Sellers Are Similar – But Buyers Are Different
The seller of a business with revenues in the $2,000,000 range and the seller of a business with revenues in the $10,000,000 range mostly share the same business mindset and values even though one produces over five times more revenue. At business conference and trade shows in round-table discussions it’s amazing just how similar they are with each sharing ideas and stories of struggle, growth and successes.
Be that as it may, differences between the buyer profiles of these two businesses start to change as the size of the acquisition reaches around the two million dollar range; shifting from an individual buyer, to a private equity group (PEG). They usually are acquiring a company based on their own investment criteria and the rate of return they can receive. Or shifting again to an Industry Buyer having expansion plans to gain new marketing areas or to secure a favorable line of products that can be integrated into their existing company.
A well thought out strategy is needed to find the qualified buyers that have the ability and available capital to acquire a multi-million dollar company. They do not publicly disclose their acquisition plans rather preferring to work through firms like us who find the seller, value and prepare the business for sale. For these buyers, they realize we save them thousands of dollars in traveling and preparation costs presenting them with businesses that are bankable and ready for acquisition. These are the reasons why they have the ability to make a purchase decision quickly and some will offer sellers a premium for a company they think is a good fit.

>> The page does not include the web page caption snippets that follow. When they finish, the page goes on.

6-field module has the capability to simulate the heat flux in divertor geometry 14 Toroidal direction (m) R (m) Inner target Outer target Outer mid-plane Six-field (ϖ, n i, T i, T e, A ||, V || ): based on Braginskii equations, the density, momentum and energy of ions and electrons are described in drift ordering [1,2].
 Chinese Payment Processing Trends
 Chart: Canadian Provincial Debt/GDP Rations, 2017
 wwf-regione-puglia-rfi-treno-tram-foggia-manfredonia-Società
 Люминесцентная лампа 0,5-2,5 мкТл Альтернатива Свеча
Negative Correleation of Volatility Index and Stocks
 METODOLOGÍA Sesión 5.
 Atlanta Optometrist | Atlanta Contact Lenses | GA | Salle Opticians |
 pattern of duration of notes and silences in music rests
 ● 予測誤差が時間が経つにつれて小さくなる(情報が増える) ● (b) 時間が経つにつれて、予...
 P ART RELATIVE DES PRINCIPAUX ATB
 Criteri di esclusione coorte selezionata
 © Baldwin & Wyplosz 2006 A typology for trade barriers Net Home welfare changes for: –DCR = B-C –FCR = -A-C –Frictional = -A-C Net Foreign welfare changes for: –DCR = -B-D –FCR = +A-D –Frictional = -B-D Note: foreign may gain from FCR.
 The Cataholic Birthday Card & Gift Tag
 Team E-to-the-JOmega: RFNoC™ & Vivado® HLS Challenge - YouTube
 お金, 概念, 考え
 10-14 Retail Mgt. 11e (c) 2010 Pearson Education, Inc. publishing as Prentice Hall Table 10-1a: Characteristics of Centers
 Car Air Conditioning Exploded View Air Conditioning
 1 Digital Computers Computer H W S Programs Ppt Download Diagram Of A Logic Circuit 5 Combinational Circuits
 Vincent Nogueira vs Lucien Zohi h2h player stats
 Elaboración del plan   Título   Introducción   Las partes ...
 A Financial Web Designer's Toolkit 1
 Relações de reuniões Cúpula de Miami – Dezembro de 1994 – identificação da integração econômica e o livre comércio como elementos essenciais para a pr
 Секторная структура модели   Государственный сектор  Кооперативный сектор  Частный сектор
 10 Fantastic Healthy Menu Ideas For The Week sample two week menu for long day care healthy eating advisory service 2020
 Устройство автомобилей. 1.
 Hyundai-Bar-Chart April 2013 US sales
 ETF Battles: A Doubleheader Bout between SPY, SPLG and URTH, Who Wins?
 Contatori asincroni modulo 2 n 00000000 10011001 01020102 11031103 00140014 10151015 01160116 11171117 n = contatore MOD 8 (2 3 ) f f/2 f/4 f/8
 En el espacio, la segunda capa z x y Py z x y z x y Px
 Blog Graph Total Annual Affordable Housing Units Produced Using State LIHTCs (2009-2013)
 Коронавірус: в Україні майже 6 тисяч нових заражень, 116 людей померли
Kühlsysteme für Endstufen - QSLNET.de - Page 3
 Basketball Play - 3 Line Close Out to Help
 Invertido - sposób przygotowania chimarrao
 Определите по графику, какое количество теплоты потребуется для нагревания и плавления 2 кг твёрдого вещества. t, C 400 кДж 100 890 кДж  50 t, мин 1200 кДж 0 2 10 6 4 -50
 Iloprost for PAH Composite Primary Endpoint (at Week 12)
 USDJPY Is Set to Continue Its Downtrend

We will figure out and identify those companies who would benefit and should buy your business. Those who benefit from buying the company are motivated buyers not just any buyer but the RIGHT BUYER.
It’s is these differences in types of buyers that call for a different level of expertise working for you.
STRAIGHT TALK – We had a Seller who had been in business for nearly 40 years. We found three interested parties to look at the business and to whom we released the company’s financials to at the same time on the same day thereby creating a bidding situation. When the bidding time expired, all three had tendered an offer. We let the seller decide which offer he wanted to take. He took exactly $500,000 less for his company. You know why? He believed that this buyer would take better care of his employees. You really gotta respect a man like that…
Using Buy Side Engagements – Another Way to Grow
As a business owner there is the realization that expanding an existing customer base to increase earnings involves investing some bottom line profits. Adding new product lines, expanding inventory, equipment or services is expensive; not to mention the cost of locating capable employees. Time spent in training may be a costly lesson not bargained for. This is an obvious way to achieve growth as many small businesses are built in this manner. There is another way. In the Merger and Acquisition world this is known as Organic Growth, defined as growth that comes from a company’s existing business.
Inorganic Growth, on the other hand, is buying or merging with another company to create a business that is more successful and profitable than each could be standing alone. This method is not limited to multi-million dollar companies. Through inorganic growth a larger customer base, access to new markets or distribution channels, experienced employees already in place, profits and return on investment are all highly accelerated. This can be achieved by any size company with a reasonable amount of capital.
Northwest Arkansas Business Brokers offers this value in Buy Side Representation, a service designed to locate business to fit the growth sought after. We turn our attention to demographics, industry, compatibility and size in order to target a list of companies suitable for integration into our client company. Our approach will determine the viability of such a merger. With Non-Disclosure documents securely in place parties are identified, introduced and talks scheduled. If discussions bring agreement, a business valuation of the target company is ordered and the discovery process begins including financial feasibility of the purchase and impact on bottom line earnings concluding with location of acquisition capital, if needed.